GithubHelp home page GithubHelp logo

sayarghoshroy / acronym-sense-disambiguator Goto Github PK

View Code? Open in Web Editor NEW
1.0 2.0 0.0 38 KB

Identifies acronyms in a text file and disambiguates possible expansions

Shell 1.69% Python 98.31%
acronym sense disambiguation nltk wikipedia-dump text-processing python

acronym-sense-disambiguator's Introduction

Acronym Sense Disambiguator

Identifies acronyms in a text file and disambiguates possible expansions

Illustration

Input

IBM is an American multinational information technology company headquartered in Armonk, New York, United States, with operations in over 170 countries.

IBM manufactures and markets computer hardware, middleware and software, and provides hosting and consulting services in areas ranging from mainframe computers to nanotechnology. IBM is also a major research organization, holding the record for most patents generated by a business (as of 2018) for 25 consecutive years. Inventions by IBM include the automated teller machine, the floppy disk, the hard disk drive, the magnetic stripe card, the relational database, the SQL programming language, the UPC barcode, and dynamic random-access memory. The IBM mainframe, exemplified by the System/360, was the dominant computing platform during the 1960s and 1970s...

System Output

IBM(International Business Machines) is an American multinational information technology company headquartered in Armonk, New York, United States, with operations in over 170 countries.

IBM(International Business Machines) manufactures and markets computer hardware, middleware and software, and provides hosting and consulting services in areas ranging from mainframe computers to nanotechnology. IBM(International Business Machines) is also a major research organization, holding the record for most patents generated by a business (as of 2018) for 25 consecutive years. Inventions by IBM(International Business Machines) include the automated teller machine, the floppy disk, the hard disk drive, the magnetic stripe card, the relational database, the SQL(Structured Query Language) programming language, the UPC(Universal Product Code) barcode, and dynamic random-access memory. The IBM(International Business Machines) mainframe, exemplified by the System/360, was the dominant computing platform during the 1960s and 1970s...
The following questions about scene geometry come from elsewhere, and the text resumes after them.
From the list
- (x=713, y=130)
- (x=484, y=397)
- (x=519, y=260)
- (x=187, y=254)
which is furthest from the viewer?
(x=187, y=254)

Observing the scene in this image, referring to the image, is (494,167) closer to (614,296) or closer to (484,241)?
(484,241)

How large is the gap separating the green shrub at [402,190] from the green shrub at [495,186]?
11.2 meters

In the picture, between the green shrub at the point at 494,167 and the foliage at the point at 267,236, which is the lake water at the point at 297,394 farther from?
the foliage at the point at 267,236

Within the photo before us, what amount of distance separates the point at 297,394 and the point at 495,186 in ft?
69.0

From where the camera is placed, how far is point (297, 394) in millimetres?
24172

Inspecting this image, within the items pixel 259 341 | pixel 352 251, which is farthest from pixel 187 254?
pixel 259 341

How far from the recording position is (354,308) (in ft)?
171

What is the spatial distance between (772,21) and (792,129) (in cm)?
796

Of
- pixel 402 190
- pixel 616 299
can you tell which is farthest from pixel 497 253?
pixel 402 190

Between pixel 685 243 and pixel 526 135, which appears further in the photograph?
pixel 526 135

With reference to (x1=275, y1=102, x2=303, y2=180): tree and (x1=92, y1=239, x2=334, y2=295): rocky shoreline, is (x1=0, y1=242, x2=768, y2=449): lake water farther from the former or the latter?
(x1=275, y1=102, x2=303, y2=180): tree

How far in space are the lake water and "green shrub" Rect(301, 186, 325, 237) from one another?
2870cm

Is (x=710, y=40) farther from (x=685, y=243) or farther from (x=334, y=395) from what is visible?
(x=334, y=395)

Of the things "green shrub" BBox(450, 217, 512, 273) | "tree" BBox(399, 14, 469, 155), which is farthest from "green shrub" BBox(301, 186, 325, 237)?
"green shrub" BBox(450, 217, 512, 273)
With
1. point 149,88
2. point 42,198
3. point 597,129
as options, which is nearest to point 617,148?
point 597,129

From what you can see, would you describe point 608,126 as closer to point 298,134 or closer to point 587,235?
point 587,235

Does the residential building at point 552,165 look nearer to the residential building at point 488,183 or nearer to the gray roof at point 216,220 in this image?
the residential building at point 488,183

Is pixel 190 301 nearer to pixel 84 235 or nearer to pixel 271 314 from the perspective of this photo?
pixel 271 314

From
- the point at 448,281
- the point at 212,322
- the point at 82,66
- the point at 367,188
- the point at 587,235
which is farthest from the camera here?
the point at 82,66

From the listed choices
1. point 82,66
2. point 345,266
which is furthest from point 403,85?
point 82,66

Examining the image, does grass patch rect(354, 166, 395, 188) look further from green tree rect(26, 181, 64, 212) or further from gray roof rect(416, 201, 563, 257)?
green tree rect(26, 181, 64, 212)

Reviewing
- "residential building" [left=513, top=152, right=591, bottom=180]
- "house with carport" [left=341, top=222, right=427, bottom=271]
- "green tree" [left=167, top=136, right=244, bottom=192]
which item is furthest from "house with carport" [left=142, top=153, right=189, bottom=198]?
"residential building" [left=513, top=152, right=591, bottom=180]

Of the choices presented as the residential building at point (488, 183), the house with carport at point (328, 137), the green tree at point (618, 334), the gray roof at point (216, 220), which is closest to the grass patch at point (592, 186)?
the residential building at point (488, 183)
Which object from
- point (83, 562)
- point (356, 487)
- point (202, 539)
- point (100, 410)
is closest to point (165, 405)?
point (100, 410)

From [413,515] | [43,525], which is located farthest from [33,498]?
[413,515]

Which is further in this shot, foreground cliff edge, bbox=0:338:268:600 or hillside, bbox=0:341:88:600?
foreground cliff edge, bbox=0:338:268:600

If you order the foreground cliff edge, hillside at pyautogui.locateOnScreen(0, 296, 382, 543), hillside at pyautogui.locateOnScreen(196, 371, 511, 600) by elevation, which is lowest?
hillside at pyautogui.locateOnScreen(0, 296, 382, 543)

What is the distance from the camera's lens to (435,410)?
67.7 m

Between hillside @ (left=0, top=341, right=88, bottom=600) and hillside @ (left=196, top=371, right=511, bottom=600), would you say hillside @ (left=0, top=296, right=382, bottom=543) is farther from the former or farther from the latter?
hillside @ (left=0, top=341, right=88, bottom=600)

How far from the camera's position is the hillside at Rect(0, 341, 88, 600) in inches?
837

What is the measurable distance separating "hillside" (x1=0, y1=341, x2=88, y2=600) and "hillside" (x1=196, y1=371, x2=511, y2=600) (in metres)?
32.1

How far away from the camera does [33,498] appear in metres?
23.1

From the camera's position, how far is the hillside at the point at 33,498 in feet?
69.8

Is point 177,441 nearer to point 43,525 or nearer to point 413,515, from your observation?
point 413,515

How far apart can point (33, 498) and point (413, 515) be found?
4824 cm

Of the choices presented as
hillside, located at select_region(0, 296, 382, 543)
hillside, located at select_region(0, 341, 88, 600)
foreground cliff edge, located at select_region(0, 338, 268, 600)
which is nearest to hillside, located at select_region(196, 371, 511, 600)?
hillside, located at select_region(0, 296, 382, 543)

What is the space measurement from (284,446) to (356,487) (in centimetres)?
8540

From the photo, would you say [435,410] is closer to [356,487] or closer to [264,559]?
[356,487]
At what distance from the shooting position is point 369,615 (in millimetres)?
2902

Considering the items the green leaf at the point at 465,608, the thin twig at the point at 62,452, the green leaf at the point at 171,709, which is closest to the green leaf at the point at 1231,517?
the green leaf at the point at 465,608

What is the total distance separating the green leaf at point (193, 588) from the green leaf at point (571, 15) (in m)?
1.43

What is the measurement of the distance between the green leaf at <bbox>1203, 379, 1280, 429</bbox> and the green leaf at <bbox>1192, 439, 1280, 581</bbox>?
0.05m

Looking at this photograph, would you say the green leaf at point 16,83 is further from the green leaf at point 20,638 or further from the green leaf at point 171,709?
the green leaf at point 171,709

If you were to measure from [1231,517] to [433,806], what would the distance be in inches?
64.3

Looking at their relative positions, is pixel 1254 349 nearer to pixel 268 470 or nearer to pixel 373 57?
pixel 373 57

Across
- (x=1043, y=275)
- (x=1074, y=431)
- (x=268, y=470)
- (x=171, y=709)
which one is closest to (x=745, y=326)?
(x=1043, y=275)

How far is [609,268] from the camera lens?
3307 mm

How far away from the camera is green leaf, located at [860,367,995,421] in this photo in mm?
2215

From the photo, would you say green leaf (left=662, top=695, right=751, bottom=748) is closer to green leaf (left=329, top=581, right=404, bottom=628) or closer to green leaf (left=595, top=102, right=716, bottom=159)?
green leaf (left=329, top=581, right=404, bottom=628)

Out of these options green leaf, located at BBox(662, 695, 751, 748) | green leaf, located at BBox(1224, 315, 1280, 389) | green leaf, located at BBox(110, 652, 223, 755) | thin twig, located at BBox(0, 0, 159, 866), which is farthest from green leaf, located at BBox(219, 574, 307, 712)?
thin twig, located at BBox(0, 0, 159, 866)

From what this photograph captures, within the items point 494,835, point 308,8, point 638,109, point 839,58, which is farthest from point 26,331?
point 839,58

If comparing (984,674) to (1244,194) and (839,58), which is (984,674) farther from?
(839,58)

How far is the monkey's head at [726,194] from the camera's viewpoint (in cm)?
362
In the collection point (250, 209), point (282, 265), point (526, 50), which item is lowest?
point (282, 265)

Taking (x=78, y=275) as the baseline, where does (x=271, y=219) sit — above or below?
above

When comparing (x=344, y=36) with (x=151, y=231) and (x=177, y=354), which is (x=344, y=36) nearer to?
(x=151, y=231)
To Run the Acronym Sense Disambiguator System on a Text File:

python3 main.py

And enter the file name once the prompt appears

To Build the Searchable Index from a Raw Wikipedia Dump:

bash build.sh <path_to_dump> <path_to_index_directory>
  • A tested out and ready to use searchable index will be shared upon request. Save it in the directory with the source code.
  • The Acronym Server API can be found here.

Introduction

Disambiguating acronyms is an important task in Computational Linguistics, occasionally used as a preprocessing step for further downstream tasks. Acronyms are often domain specific and have a high degree of polysemy, with an average of 9.7 possible expansions per acronym. Thus, expansion of acronyms in most situations requires disambiguation. In this project we use the context around the occurrence of an acronym and match it with known contexts for different expansions to estimate the intended full-form. Given some text, we get all possible expansions from an existing mapping function, and for each of the terms, we lookup associated wikipedia articles from an indexed dump to find the known context and then assign scores based on lexical matches. The accuracy of the system increases with larger text (about 100-200 words is sufficient for most cases), although accurate disambiguation has been achieved with just single lines of text.

System in Detail

Searchable Wiki Index

The first step in building the system was creating a searchable index of the Wikipedia dump. The dump in itself is over 50 gigabytes in size and running queries on that would be infeasible. Hence, the indexer uses the porter stemmer to stem the lexical items in the titles of every available Wikipedia article and creates an easy to search-for directory structure. To search for a particular query, each word in the query is stemmed and compared against a document map which points to the particular directory in the created index where the required information can be found.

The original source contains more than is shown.